Fragestellung: Weichteiltraumata sind häufig und in der Regel leicht zu behandeln. Komplikationen treten meist aufgrund von Infektionen oder vorbestehenden Gefäßerkrankungen auf. Eine seltene Differenzialdiagnose ist das Pyoderma gangraenosum, eine nicht infektiöse, ulzerierende Gangrän der Haut. Die Autoimmunerkrankung kann nach einem Weichteiltrauma einen schweren Defekt verursachen, der mit den üblichen Verfahren nicht behandelt werden kann. Es wird meist als Wundinfektion fehlinterpretiert, eine Antibiotikatherapie ist jedoch wirkungslos und jedes chirurgisches Debridement verschlimmert die Läsion. Leider existiert keine laborchemische oder histologische Untersuchung zur Diagnosesicherung. Die Therapie der Wahl ist die systemische Immunsuppression.

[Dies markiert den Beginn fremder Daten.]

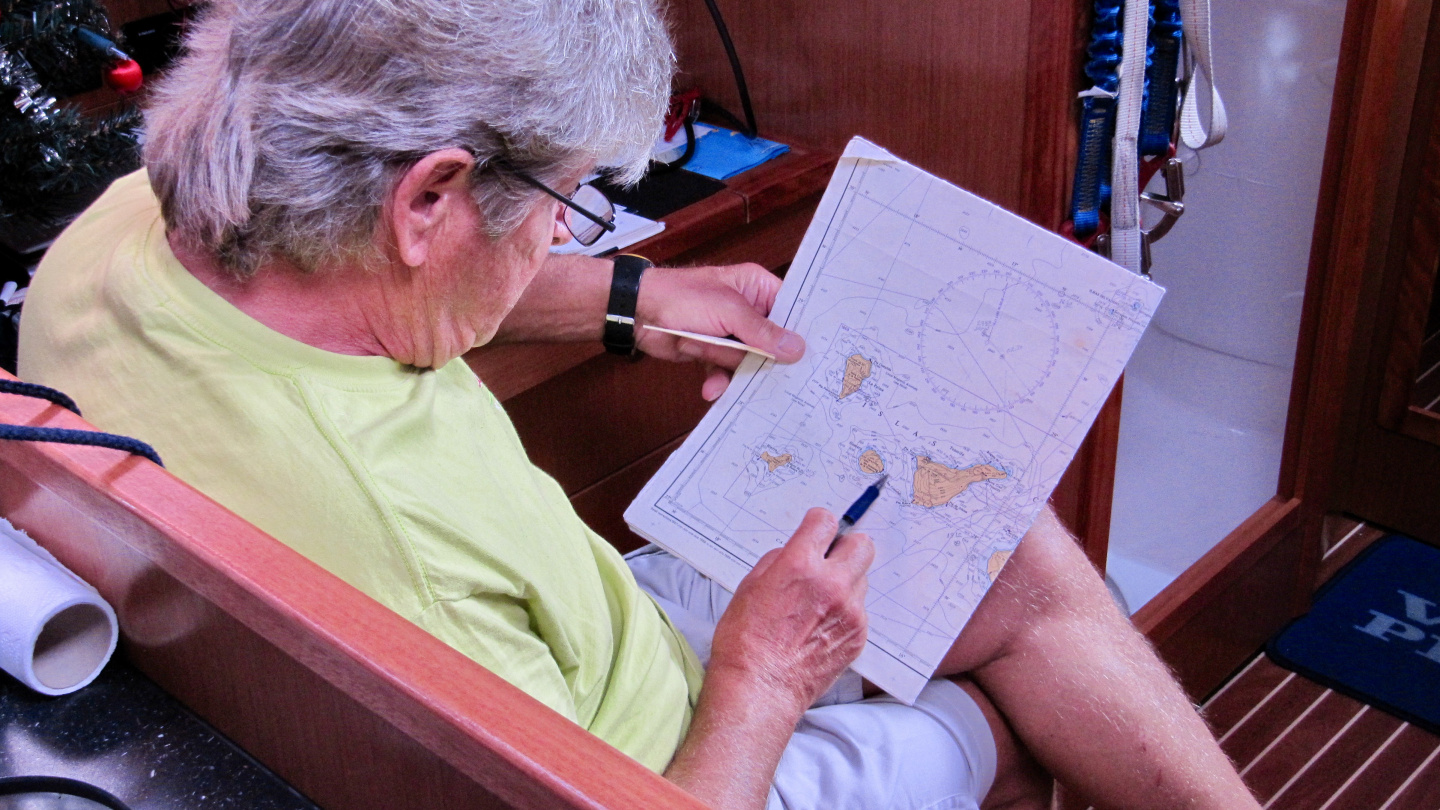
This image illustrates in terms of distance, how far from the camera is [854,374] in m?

Methodik: Wir berichten den Fall eines Patienten mit oberflächlicher Nekrose der Haut nach einem Bagatelltrauma des Unterschenkels. Die übliche chirurgische Therapie führte bei initial verkanntem Pyoderma gangraenosum zu einem gravierenden Weichteilschaden. Wir analysieren unser Vorgehen und vergleichen dieses mit der vorhandenen Literatur.

Ergebnisse und Schlussfolgerung: Ein 62-jähriger Patient stellte sich mit oberflächlicher Nekrose 10 Tage nach Anpralltrauma des Unterschenkels und Versagen der ambulanten konservativen Behandlung in unserer Klinik vor. Er litt unter starken lokalen Schmerzen mit Schwellung und Rötung sowie Fieber und Schüttelfrost. Es bestanden eine Leukozytose und CPR-Erhöhung. Trotz intravenöser antiinfektiver Therapie trat am Folgetag eine Größenprogredienz ein. Auch eine Nekrektomie mit VAC-Anlage führte nicht zu einer Besserung. Es entwickelte sich eine zirkuläre Nekrose mit lividem Randsaum. Trotz Eskalation der antiinfektiven Therapie und wiederholtem Wunddebridement kam es zu einem Progress. Die lokale Verschlechterung wurde als bakterielle Superinfektion fehlinterpretiert. Alle mikrobiologischen Präparate blieben jedoch steril. Nach interdisziplinärer Reevaluation wurde ein Pyoderma gangraenosum diagnostiziert. Alle bisherigen Behandlungsschritte wurden eingestellt. Eine systemische Immunsuppression mittels Prednisolon führte zu einer Schmerzlinderung, das lokale Fortschreiten konnte jedoch nur durch Azathioprin gestoppt werden.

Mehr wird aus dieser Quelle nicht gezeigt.